Oppedahl's experience in the competitive environments of Detroit and Dallas is likely to be useful as he gears up the Chronicle for that battle. He also has previously supervised the merger of the newsroom staffs of the Republic and its sister paper, the Phoenix Gazette.

The new publisher is known in the industry as an innovator and risk-taker, someone who was an early advocate of the Internet and the need to forge cooperation across the wall that traditionally separated the news and business operations at most good newspapers.

In 1997, using research that showed Saturday was the day when people worry about their 'cocoons"--their houses and gardens, their families and their futures--he shifted primary coverage of personal finance and gardening to the Saturday paper, thus turning the Republic's Saturday editions from the week's worst financial performer--as Saturday papers are at many newspapers--into the week's second-most profitable.

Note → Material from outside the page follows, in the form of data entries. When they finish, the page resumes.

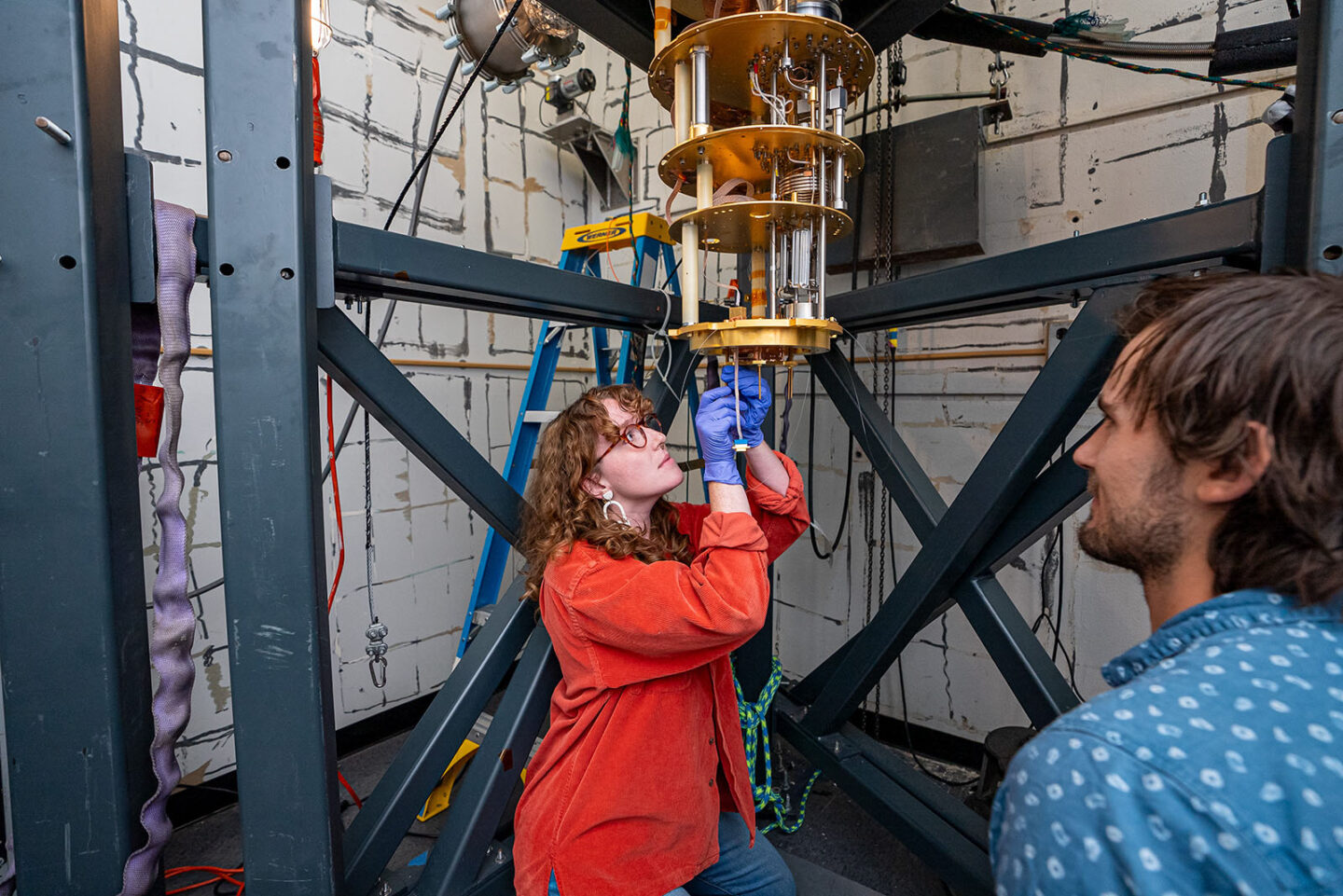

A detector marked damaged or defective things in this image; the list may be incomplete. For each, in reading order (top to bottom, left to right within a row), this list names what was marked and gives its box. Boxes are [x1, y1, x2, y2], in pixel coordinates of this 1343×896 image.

cracked wall surface [120, 0, 1295, 779]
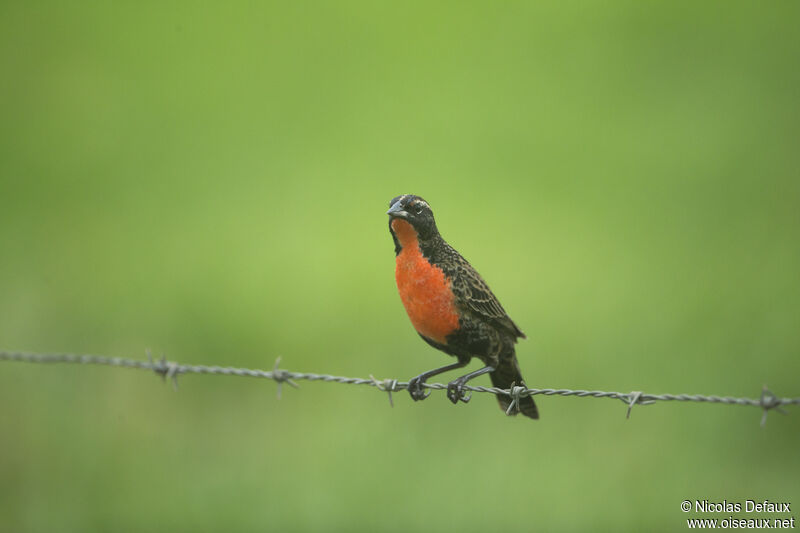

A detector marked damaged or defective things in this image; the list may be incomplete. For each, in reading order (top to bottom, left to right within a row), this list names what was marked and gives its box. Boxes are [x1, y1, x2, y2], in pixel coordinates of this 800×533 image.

rusty metal wire [0, 350, 796, 424]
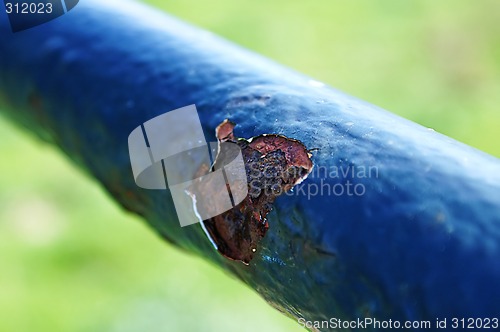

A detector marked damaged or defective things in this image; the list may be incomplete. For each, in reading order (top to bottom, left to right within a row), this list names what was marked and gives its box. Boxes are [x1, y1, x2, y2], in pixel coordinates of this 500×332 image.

brown rust flake [188, 119, 310, 264]
rusty spot [188, 119, 312, 264]
rust patch [188, 119, 312, 264]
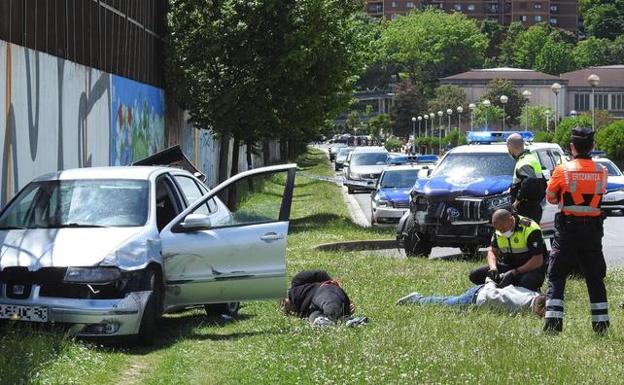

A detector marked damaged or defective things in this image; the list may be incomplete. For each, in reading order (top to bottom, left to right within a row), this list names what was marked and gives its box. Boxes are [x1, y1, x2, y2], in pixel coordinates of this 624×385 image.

crumpled car hood [0, 228, 143, 270]
damaged silver car [0, 164, 296, 344]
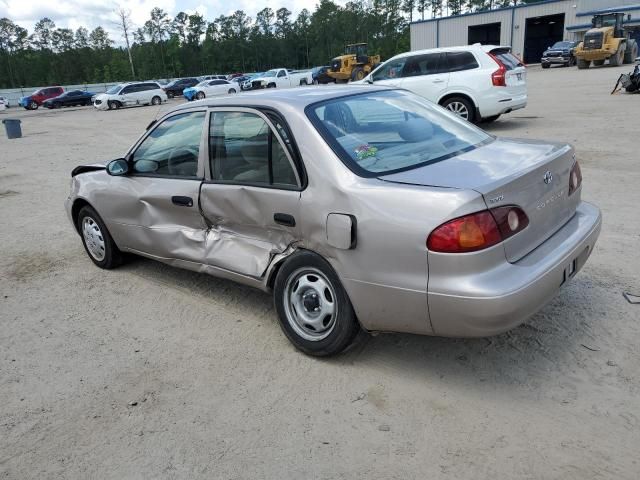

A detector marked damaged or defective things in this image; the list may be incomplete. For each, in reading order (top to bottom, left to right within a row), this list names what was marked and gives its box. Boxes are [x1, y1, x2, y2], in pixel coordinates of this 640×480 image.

crumpled door panel [199, 186, 302, 280]
damaged toyota corolla [65, 87, 600, 356]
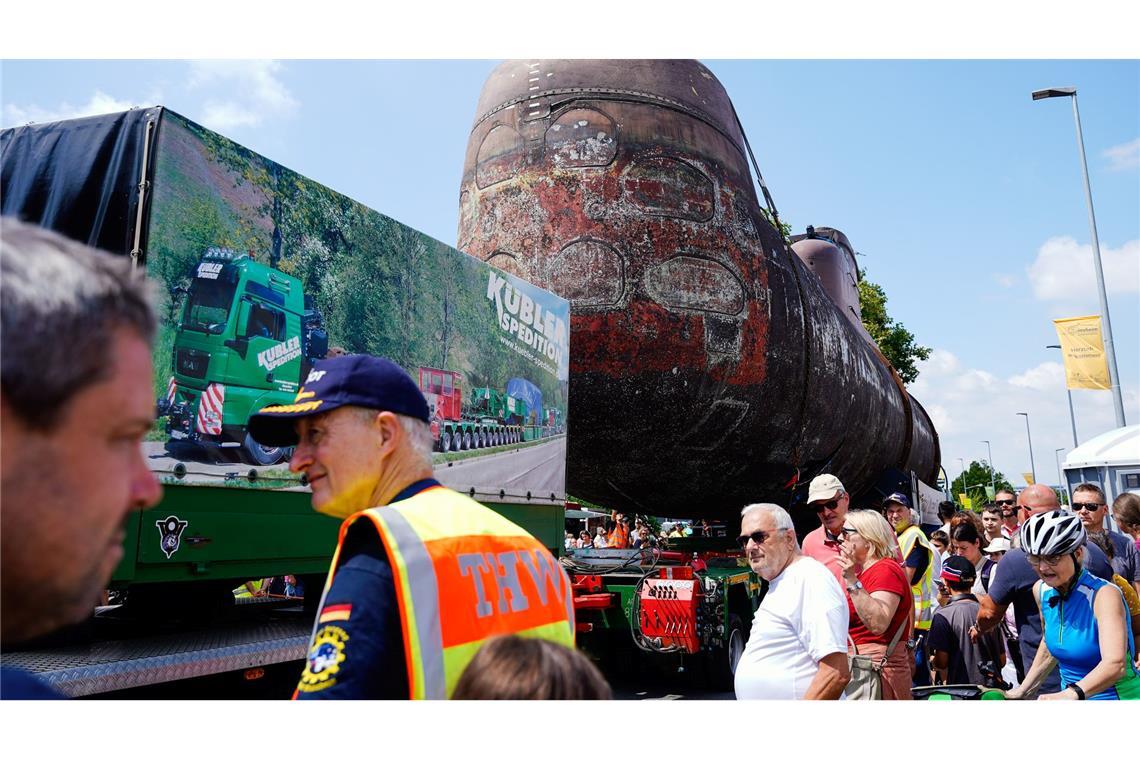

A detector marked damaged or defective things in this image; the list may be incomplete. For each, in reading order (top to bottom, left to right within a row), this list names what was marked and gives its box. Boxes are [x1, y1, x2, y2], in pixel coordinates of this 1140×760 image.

In the summer of 1999, he also started a beach edition of the Republic in San Diego, where many people from Arizona go on vacation.

As a publisher, Oppedahl is not without his critics. In Phoenix, some present and former Republic reporters say, the paper's attempts to leverage the news to maximize profits made it reluctant to cover major advertisers aggressively. Oppedahl denied those charges.

However strong his credentials, however, Oppedahl would have had little chance of becoming publisher of the Chronicle, were it not for White's testimony in the antitrust case. A man generally liked and respected in San Francisco, White was originally thought to have the inside track to the publisher's office at the new, Hearst-owned Chronicle.

With Renfrew's report, Hearst managers can hope that the furor surrounding White's testimony will become just one more chapter in a long and colorful history for the San Francisco newspapers.